課題内容: 早過ぎた「安全宣言」をめぐる下の文章を、最後の文の後から引き継いで書き進めよ。

提示抜粋:
- - - - -

早過ぎた「安全宣言」のなぜ
それにしてもなぜ、野菜のサンプリングや検査だけが、これほどすばやく行われることができたのだろうか。
新聞報道では、東海村が、現場から半径350m以内の約40世帯に避難要請を出すことになったのは、30日の午後3時ころという。予測もしていなかった民間の会社で起った事故だったため、避難場所の特定に手間取り、決まってから避難を要請するまでに1時間もかかったともいわれている。
結局、情報伝達の遅れや避難場所の選定に戸惑い、実際に避難をはじめたのは、事故から5時間もたった、午後3時半頃だったらしい。小渕首相を本部長とする事故対策本部が設置されたのは、夜の9時になってからだった。
茨城県の対策本部の担当者が、事故直後から採取したと言っていることがもし事実であるとすれば、まだ周辺住人にも深刻な放射能漏れ事故が起っているということが十分に伝わっていないうちに、職員はサンプルを集め、検査機関に運んでいたことになる。まだ事故の全容どころか、何が起っているのかさえわからない時期だった。

- - - - -

提供資料:
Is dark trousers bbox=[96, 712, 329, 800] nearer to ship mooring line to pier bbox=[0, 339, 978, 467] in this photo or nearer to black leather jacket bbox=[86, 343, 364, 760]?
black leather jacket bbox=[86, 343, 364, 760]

- - - - -

想定解答:
それはいったい誰の、どのような指示で行われたものなのだろうか。消防や科学技術庁や安全委員会が突然の事故で大混乱に陥る背後で、もうひとつ別の動きがあって、そこでは冷静沈着な決定がなされ、すばやく実行に移されていたことになる。
茨城県のホームページ、野菜のサンプリング検査の結果について
http://www.pref.ibaraki.jp/news/99news/n991001_08.htm
によれば、10月1日付けで検査結果が出ていたのは6種類、距離には単位は示されていないものの、
那珂町本米崎 ピーマン 距離1.0
那珂町横堀 小松菜,大根 4.0
東海村石神外宿 サツマイモ(葉,いも) 1.8
東海村舟石川 サツマイモ(葉,いも) 1.3
東海村舟石川 ネギ,白菜 1.3
那珂町後台 白菜,大根 8.0
で、安全性は○となっていた。30日の3時半といえば、現場で被曝した重症の3人が、ヘリコプターで、千葉の放射線医学総合研究所にやっと到着した頃でもあった。
現場周辺では、雨も降っていたらしい。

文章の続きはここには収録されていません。